====== Document segment

BRIEF DESCRIPTION OF THE DRAWINGS

FIG. 1 is a cross-sectional view of an entire configuration example of a reaction chamber of a manufacturing apparatus for semiconductor device according to a first embodiment;

FIG. 2 is a top view of a configuration example of a rectifying plate and a buffer unit. illustrated in FIG. 1:

FIG. 3 is a perspective view of a substantial part A indicated by a broken line in FIG. 2;

FIG. 4 is a cross-sectional view of an entire configuration example of a reaction chamber of a first variation of the first embodiment;

FIG. 5 is a top view of a configuration example of a rectifying plate and a buffer unit of a second variation of the first embodiment;

FIG. 6 is a cross-sectional view of an entire configuration example of a reaction chamber of a manufacturing apparatus for semiconductor device according to a second embodiment;

FIG. 7 is a top view of a configuration example of a rectifying plate, a buffer unit, and a weir member illustrated in FIG. 6;

FIG. 8 is a perspective view of a substantial part B indicated by a broken line in FIG. 7;

FIG. 9 is a front perspective view of a shape of a weir member of a first variation of the second embodiment;

FIG. 10 is a top view of shapes of a buffer unit and a weir member of a second variation of the second embodiment;

FIG. 11 is a top view of shapes of a buffer unit and a weir member of a third variation of the second embodiment; and

FIG. 12 is a top view of shapes of a buffer unit and a weir member of a fourth variation of the second embodiment.

DETAILED DESCRIPTION

An embodiment of the present invention is hereinafter described in detail with reference to the drawings. Meanwhile, a case in which a φ200 mm wafer w made of silicon is used in a reaction chamber 10 is described as an example in each embodiment; however, a type of the wafer w to be used is not limited thereto.

============

Task requirements
(1) Repeat the part of the semiconductor apparatus passage that begins at the words "FIG. 7 is a" and stops after "the second embodiment.".
(2) What does the semiconductor apparatus passage say about the φ200 mm silicon wafer used in the reaction chamber?
Rely only on the semiconductor apparatus passage for your answers.

====== Provided data

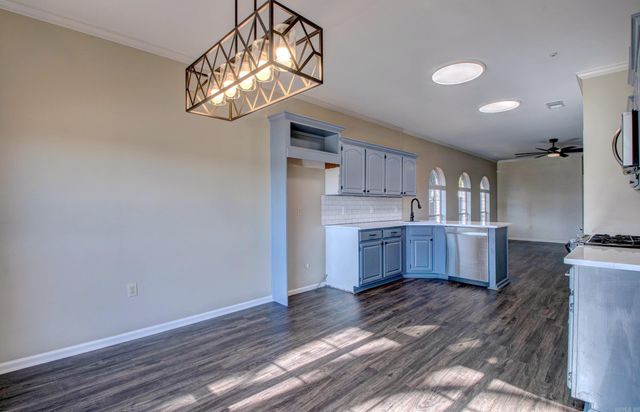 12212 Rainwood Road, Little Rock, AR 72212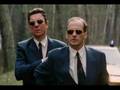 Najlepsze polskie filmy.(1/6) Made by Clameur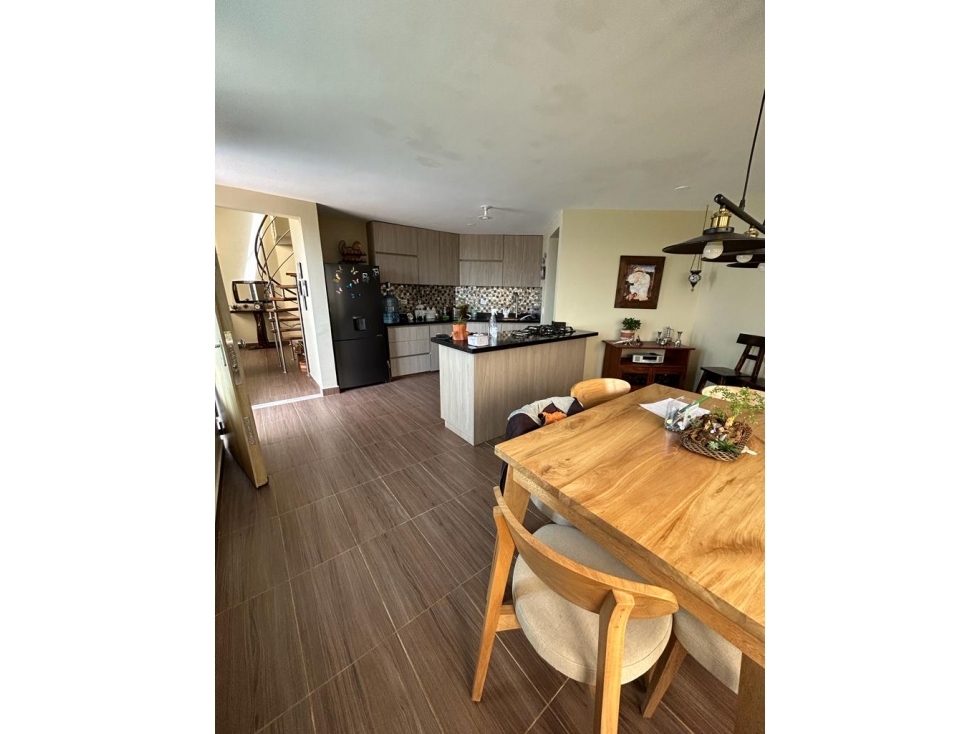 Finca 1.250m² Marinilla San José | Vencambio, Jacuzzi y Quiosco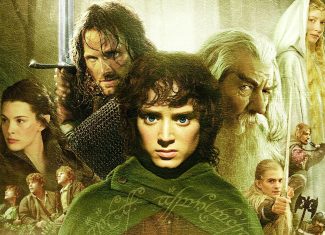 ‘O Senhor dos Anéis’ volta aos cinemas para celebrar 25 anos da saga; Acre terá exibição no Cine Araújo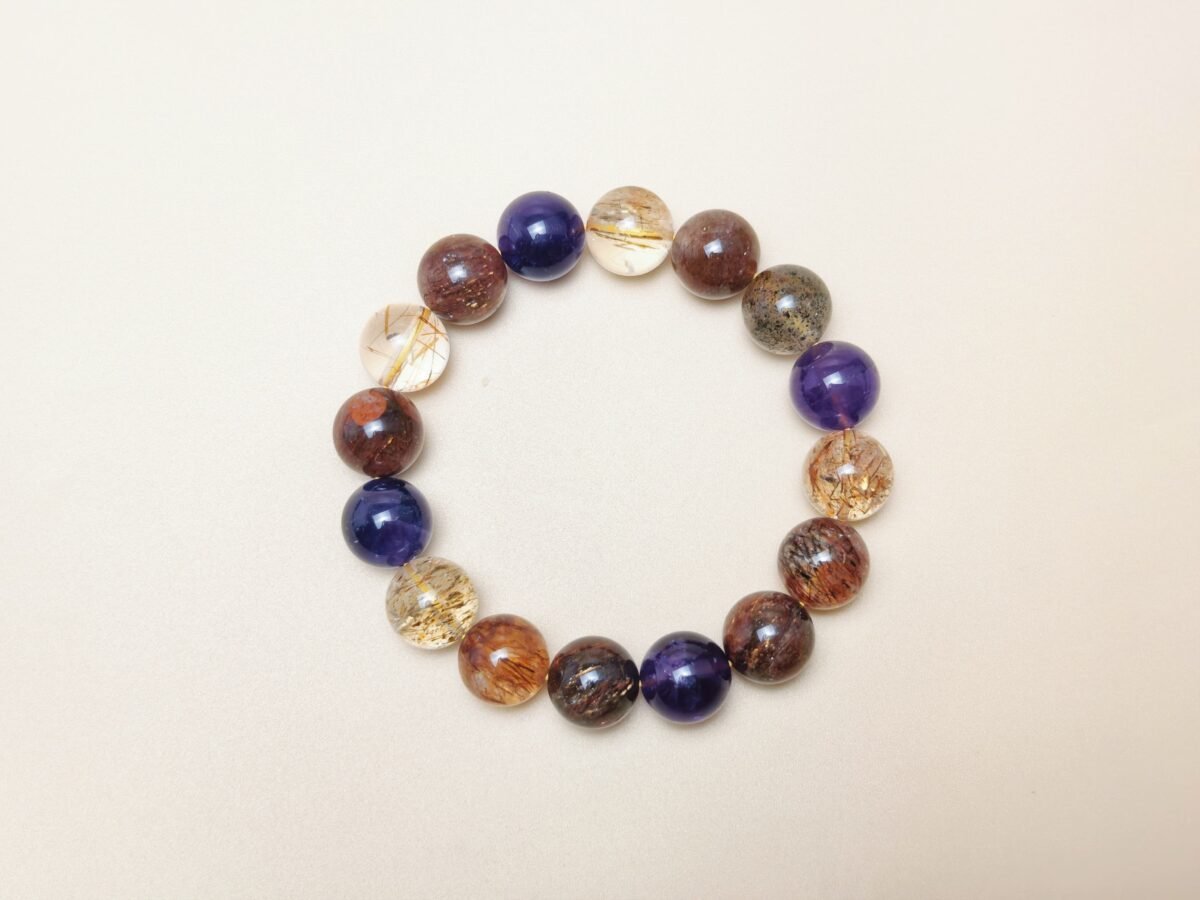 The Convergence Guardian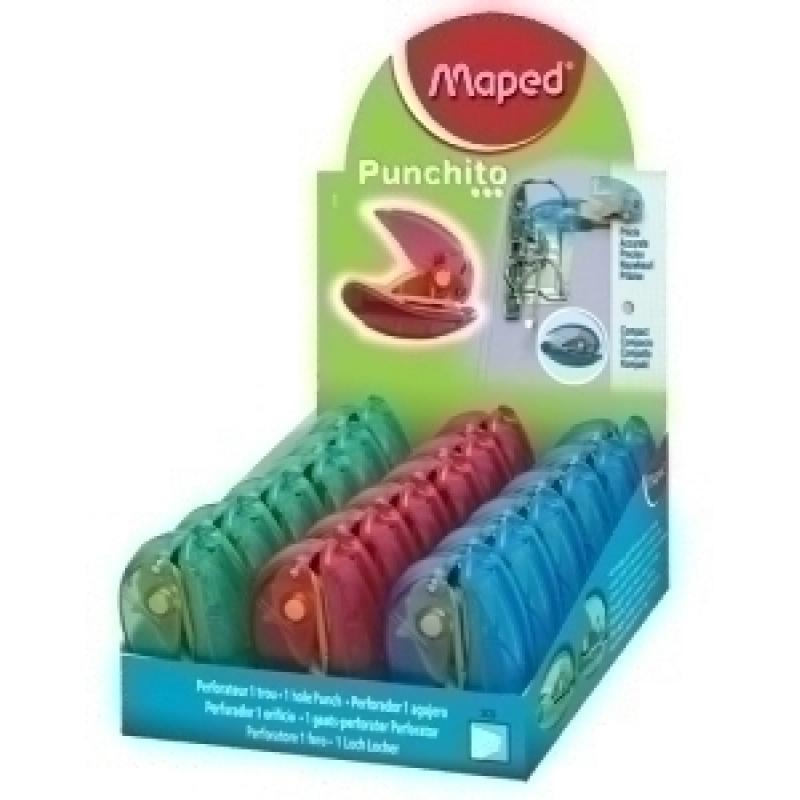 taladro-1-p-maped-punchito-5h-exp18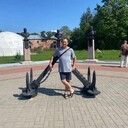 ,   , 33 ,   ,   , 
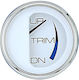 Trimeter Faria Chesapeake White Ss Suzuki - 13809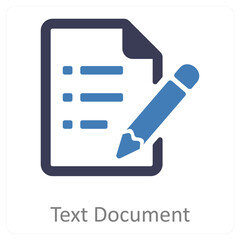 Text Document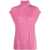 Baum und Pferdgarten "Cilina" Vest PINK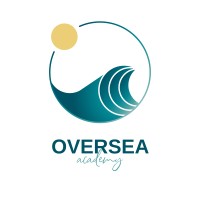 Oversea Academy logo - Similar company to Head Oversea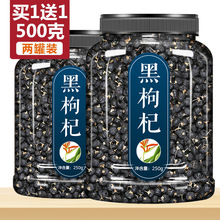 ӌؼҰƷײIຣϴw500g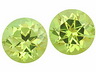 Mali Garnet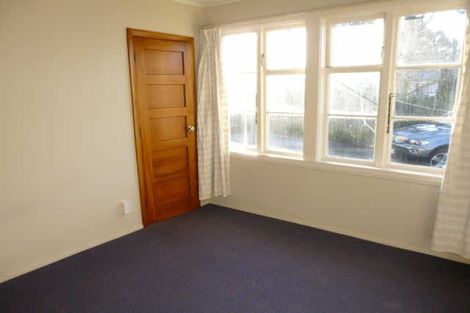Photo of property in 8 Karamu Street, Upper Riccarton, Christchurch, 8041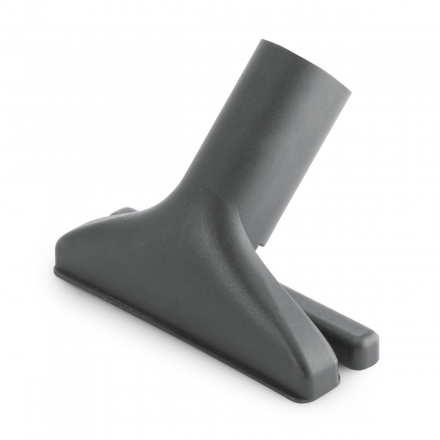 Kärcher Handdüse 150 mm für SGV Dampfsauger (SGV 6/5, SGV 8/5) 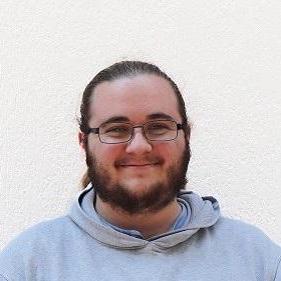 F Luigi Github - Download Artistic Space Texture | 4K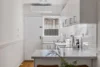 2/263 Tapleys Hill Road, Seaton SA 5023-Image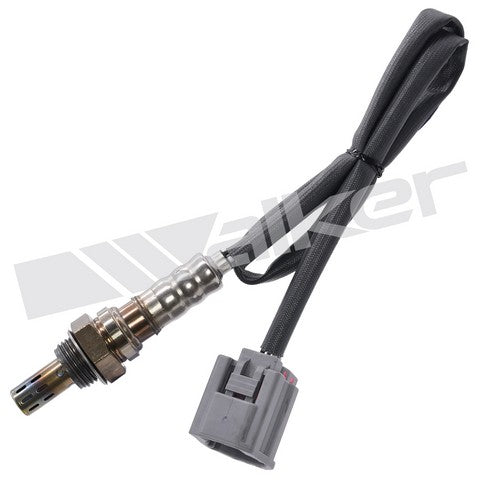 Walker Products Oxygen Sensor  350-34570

============

Solutions for each task
(1)
FIG. 7 is a top view of a configuration example of a rectifying plate, a buffer unit, and a weir member illustrated in FIG. 6;

FIG. 8 is a perspective view of a substantial part B indicated by a broken line in FIG. 7;

FIG. 9 is a front perspective view of a shape of a weir member of a first variation of the second embodiment;

FIG. 10 is a top view of shapes of a buffer unit and a weir member of a second variation of the second embodiment;

FIG. 11 is a top view of shapes of a buffer unit and a weir member of a third variation of the second embodiment; and

FIG. 12 is a top view of shapes of a buffer unit and a weir member of a fourth variation of the second embodiment.

(2) The φ200 mm silicon wafer is the example case described in each embodiment. The passage states that the type of wafer used is not limited to it.